This Week in Scottsdale COVID Successes (SUSD) and Failures (Rep. Joseph Chaplik)

Representative Joseph Chaplik

We think that we can safely say that you are sick of COVID. Everyone is. We all just want to be done with this, to not hear about friends and family falling ill, and for life to return back to a healthier normal. The quest towards this end has repeatedly led to both winners and losers, but we have unusually well defined instances of both in Scottsdale this past week.

First, we must commend Scottsdale Unified yet again for their recent action to extend their mask requirement until at least after fall break.While it’s proper to hope for the best, the delta variant has vanquished those hopes, so to act as if the virus has materially gone away would be foolhardy. Superintendent Scott Menzel and the entire board have walked the proper line of cautiousness throughout much of this pandemic, even as loud, angry hordes have done their best to make their unpaid jobs more difficult.

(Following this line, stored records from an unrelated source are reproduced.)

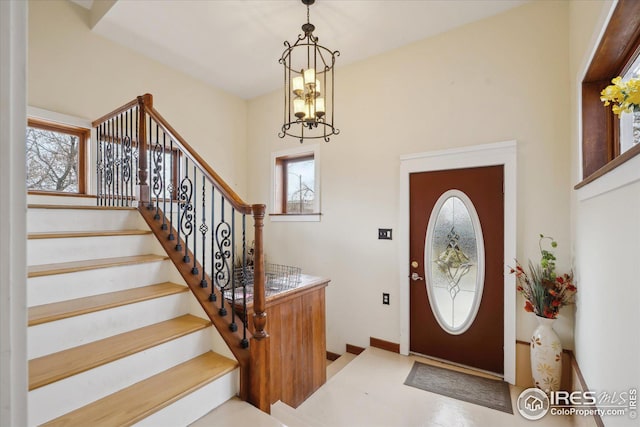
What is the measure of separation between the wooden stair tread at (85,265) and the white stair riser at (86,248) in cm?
4

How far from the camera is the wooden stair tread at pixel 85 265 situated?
1679 mm

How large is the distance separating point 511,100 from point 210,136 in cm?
373

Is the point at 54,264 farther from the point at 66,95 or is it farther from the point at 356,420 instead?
the point at 356,420

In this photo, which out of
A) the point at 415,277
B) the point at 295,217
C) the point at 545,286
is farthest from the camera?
the point at 295,217

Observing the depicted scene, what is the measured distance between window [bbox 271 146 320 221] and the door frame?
3.93 ft

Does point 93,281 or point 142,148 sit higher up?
point 142,148

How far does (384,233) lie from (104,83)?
3.55 meters

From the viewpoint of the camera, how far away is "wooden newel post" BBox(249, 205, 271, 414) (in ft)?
5.76

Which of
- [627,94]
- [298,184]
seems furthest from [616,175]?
[298,184]

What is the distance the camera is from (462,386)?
2.60m

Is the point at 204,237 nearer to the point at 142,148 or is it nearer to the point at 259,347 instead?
the point at 259,347

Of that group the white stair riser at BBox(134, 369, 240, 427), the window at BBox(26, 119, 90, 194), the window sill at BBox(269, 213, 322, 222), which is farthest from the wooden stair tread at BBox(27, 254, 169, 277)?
the window sill at BBox(269, 213, 322, 222)

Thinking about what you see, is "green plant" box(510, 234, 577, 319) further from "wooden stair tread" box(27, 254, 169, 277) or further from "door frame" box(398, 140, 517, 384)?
"wooden stair tread" box(27, 254, 169, 277)

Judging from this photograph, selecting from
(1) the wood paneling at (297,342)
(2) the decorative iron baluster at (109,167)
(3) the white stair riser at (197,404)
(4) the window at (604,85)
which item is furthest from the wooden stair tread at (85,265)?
(4) the window at (604,85)
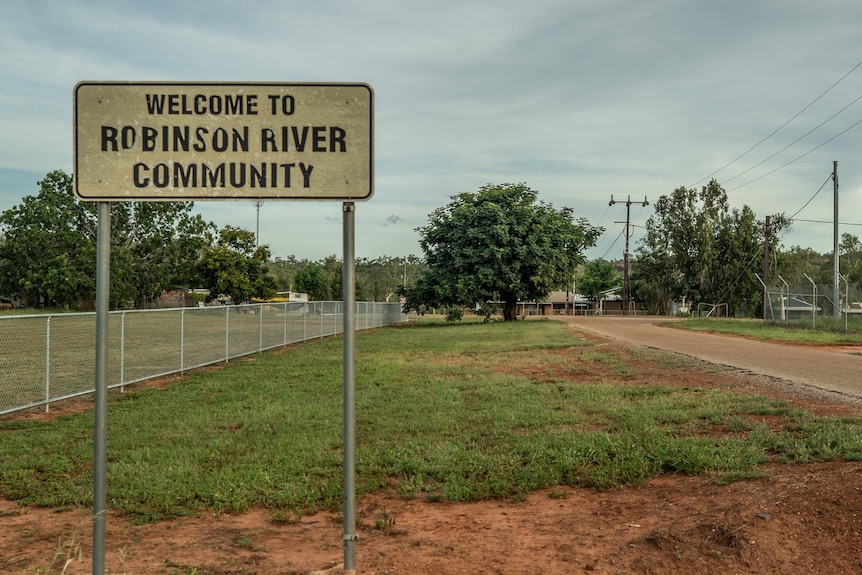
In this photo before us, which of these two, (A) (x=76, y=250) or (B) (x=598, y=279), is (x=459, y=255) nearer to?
(A) (x=76, y=250)

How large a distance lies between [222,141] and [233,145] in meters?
0.05

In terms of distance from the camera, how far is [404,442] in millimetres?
7465

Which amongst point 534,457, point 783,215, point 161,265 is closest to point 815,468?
point 534,457

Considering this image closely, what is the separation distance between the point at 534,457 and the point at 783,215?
70764 millimetres

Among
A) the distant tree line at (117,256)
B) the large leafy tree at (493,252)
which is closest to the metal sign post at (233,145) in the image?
the large leafy tree at (493,252)

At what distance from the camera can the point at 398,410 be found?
954 centimetres

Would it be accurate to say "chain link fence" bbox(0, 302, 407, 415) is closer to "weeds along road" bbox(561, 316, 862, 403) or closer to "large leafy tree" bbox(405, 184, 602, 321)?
"weeds along road" bbox(561, 316, 862, 403)

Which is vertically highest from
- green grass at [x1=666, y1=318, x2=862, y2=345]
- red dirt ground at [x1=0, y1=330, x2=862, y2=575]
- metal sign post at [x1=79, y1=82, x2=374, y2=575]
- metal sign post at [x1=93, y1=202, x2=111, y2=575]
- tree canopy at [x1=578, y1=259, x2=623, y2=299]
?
tree canopy at [x1=578, y1=259, x2=623, y2=299]

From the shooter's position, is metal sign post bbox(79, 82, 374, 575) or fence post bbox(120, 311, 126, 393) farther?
fence post bbox(120, 311, 126, 393)

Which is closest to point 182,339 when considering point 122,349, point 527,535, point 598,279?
point 122,349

Speaking of those angry hordes, we find the organized, widespread resistance to children wearing masks to be particularly foolish. No one would ever consider children to be paragons of cleanliness. They have frequently been known as germ factories in normal times, so the fact that so many supposed conservatives are comfortable with kids bringing home a sometimes deadly but often debilitating virus boggles the mind. It just goes to show the depth that the entire pandemic has been politicized.

And that segues into who has been responding poorly to Covid, and for that we must bring up Joseph Chaplik, first term State Representative from Scottsdale’s own District 23. While Chaplik has touted himself as an economic conservative, which we applaud, it seems as though his biggest and loudest efforts have gone towards proliferating the spread of Covid and being particularly proud about it. From opining as to why people don’t wear masks to stop the spread of AIDS to authoring a bill allowing businesses to ignore mask mandates (and being exceedingly loud about the subject on Twitter), we have to wonder why he relishes being on the side of the pandemic.

It is unfortunate that politics got wrapped up with our response to Covid in the first place, although in our polarized, algorithm-driven society, we suppose it was inevitable. But some elected leaders have chosen to take a data-driven, sober approach (SUSD) and some have decided to damage the conservative brand and make Republicans look like fools (Chaplik). We wish more Republicans would take SUSD’s lead.